* WORK INSTRUCTION *
Exactly and in full, give the records again.

╔══

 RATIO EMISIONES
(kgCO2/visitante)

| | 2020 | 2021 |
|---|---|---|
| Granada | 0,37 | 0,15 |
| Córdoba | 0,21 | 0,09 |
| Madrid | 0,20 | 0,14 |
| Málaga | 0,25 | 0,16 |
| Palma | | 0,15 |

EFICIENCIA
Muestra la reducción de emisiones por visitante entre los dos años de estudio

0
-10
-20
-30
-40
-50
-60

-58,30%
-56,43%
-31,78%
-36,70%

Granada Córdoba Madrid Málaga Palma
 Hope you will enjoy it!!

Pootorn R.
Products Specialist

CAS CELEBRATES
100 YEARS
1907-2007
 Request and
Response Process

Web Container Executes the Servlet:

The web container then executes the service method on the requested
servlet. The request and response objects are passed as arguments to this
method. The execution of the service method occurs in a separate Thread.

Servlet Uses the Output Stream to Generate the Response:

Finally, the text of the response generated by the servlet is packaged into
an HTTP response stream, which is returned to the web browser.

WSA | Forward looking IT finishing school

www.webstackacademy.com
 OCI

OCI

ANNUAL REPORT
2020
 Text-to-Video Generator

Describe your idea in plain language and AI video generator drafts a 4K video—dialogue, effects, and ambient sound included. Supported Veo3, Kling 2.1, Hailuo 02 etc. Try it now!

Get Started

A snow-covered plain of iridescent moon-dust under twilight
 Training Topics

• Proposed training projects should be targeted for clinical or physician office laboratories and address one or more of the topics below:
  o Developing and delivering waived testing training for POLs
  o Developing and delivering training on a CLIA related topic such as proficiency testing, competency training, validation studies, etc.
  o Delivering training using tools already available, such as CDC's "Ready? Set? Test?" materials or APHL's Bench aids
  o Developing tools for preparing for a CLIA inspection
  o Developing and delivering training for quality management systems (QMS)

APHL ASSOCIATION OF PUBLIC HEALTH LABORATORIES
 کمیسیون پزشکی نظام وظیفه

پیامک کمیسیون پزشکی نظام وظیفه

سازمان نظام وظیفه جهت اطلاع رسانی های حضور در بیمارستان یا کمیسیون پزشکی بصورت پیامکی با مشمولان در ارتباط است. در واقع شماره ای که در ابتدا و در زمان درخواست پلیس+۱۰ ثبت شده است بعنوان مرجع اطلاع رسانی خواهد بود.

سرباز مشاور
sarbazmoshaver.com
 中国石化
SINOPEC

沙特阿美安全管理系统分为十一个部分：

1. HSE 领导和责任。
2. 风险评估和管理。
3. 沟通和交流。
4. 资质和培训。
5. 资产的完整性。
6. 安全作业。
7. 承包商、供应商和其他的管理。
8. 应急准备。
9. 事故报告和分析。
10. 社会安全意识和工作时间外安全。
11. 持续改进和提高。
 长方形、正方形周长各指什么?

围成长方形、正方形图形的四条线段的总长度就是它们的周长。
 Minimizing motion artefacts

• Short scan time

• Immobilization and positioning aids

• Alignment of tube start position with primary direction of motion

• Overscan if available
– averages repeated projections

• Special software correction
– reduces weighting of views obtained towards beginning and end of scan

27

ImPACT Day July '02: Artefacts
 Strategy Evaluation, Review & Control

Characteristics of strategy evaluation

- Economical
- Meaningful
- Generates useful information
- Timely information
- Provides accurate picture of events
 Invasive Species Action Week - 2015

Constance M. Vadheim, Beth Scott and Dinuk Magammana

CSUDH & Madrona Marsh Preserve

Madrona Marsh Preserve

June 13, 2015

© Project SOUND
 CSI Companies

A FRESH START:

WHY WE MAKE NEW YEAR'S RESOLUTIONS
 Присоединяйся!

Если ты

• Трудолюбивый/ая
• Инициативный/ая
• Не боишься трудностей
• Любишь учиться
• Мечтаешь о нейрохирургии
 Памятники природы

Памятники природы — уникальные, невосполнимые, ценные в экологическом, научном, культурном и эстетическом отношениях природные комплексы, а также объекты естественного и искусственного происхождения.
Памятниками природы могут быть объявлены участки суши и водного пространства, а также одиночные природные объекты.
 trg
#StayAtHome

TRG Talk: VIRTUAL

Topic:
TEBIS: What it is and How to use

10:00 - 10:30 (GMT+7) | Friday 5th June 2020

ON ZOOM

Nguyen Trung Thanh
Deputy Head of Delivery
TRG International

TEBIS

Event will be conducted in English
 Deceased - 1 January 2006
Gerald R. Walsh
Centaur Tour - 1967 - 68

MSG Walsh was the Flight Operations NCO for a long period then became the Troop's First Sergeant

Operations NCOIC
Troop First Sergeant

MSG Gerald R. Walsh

╚══

* ANSWER *
 RATIO EMISIONES
(kgCO2/visitante)

| | 2020 | 2021 |
|---|---|---|
| Granada | 0,37 | 0,15 |
| Córdoba | 0,21 | 0,09 |
| Madrid | 0,20 | 0,14 |
| Málaga | 0,25 | 0,16 |
| Palma | | 0,15 |

EFICIENCIA
Muestra la reducción de emisiones por visitante entre los dos años de estudio

0
-10
-20
-30
-40
-50
-60

-58,30%
-56,43%
-31,78%
-36,70%

Granada Córdoba Madrid Málaga Palma
 Hope you will enjoy it!!

Pootorn R.
Products Specialist

CAS CELEBRATES
100 YEARS
1907-2007
 Request and
Response Process

Web Container Executes the Servlet:

The web container then executes the service method on the requested
servlet. The request and response objects are passed as arguments to this
method. The execution of the service method occurs in a separate Thread.

Servlet Uses the Output Stream to Generate the Response:

Finally, the text of the response generated by the servlet is packaged into
an HTTP response stream, which is returned to the web browser.

WSA | Forward looking IT finishing school

www.webstackacademy.com
 OCI

OCI

ANNUAL REPORT
2020
 Text-to-Video Generator

Describe your idea in plain language and AI video generator drafts a 4K video—dialogue, effects, and ambient sound included. Supported Veo3, Kling 2.1, Hailuo 02 etc. Try it now!

Get Started

A snow-covered plain of iridescent moon-dust under twilight
 Training Topics

• Proposed training projects should be targeted for clinical or physician office laboratories and address one or more of the topics below:
  o Developing and delivering waived testing training for POLs
  o Developing and delivering training on a CLIA related topic such as proficiency testing, competency training, validation studies, etc.
  o Delivering training using tools already available, such as CDC's "Ready? Set? Test?" materials or APHL's Bench aids
  o Developing tools for preparing for a CLIA inspection
  o Developing and delivering training for quality management systems (QMS)

APHL ASSOCIATION OF PUBLIC HEALTH LABORATORIES
 کمیسیون پزشکی نظام وظیفه

پیامک کمیسیون پزشکی نظام وظیفه

سازمان نظام وظیفه جهت اطلاع رسانی های حضور در بیمارستان یا کمیسیون پزشکی بصورت پیامکی با مشمولان در ارتباط است. در واقع شماره ای که در ابتدا و در زمان درخواست پلیس+۱۰ ثبت شده است بعنوان مرجع اطلاع رسانی خواهد بود.

سرباز مشاور
sarbazmoshaver.com
 中国石化
SINOPEC

沙特阿美安全管理系统分为十一个部分：

1. HSE 领导和责任。
2. 风险评估和管理。
3. 沟通和交流。
4. 资质和培训。
5. 资产的完整性。
6. 安全作业。
7. 承包商、供应商和其他的管理。
8. 应急准备。
9. 事故报告和分析。
10. 社会安全意识和工作时间外安全。
11. 持续改进和提高。
 长方形、正方形周长各指什么?

围成长方形、正方形图形的四条线段的总长度就是它们的周长。
 Minimizing motion artefacts

• Short scan time

• Immobilization and positioning aids

• Alignment of tube start position with primary direction of motion

• Overscan if available
– averages repeated projections

• Special software correction
– reduces weighting of views obtained towards beginning and end of scan

27

ImPACT Day July '02: Artefacts
 Strategy Evaluation, Review & Control

Characteristics of strategy evaluation

- Economical
- Meaningful
- Generates useful information
- Timely information
- Provides accurate picture of events
 Invasive Species Action Week - 2015

Constance M. Vadheim, Beth Scott and Dinuk Magammana

CSUDH & Madrona Marsh Preserve

Madrona Marsh Preserve

June 13, 2015

© Project SOUND
 CSI Companies

A FRESH START:

WHY WE MAKE NEW YEAR'S RESOLUTIONS
 Присоединяйся!

Если ты

• Трудолюбивый/ая
• Инициативный/ая
• Не боишься трудностей
• Любишь учиться
• Мечтаешь о нейрохирургии
 Памятники природы

Памятники природы — уникальные, невосполнимые, ценные в экологическом, научном, культурном и эстетическом отношениях природные комплексы, а также объекты естественного и искусственного происхождения.
Памятниками природы могут быть объявлены участки суши и водного пространства, а также одиночные природные объекты.
 trg
#StayAtHome

TRG Talk: VIRTUAL

Topic:
TEBIS: What it is and How to use

10:00 - 10:30 (GMT+7) | Friday 5th June 2020

ON ZOOM

Nguyen Trung Thanh
Deputy Head of Delivery
TRG International

TEBIS

Event will be conducted in English
 Deceased - 1 January 2006
Gerald R. Walsh
Centaur Tour - 1967 - 68

MSG Walsh was the Flight Operations NCO for a long period then became the Troop's First Sergeant

Operations NCOIC
Troop First Sergeant

MSG Gerald R. Walsh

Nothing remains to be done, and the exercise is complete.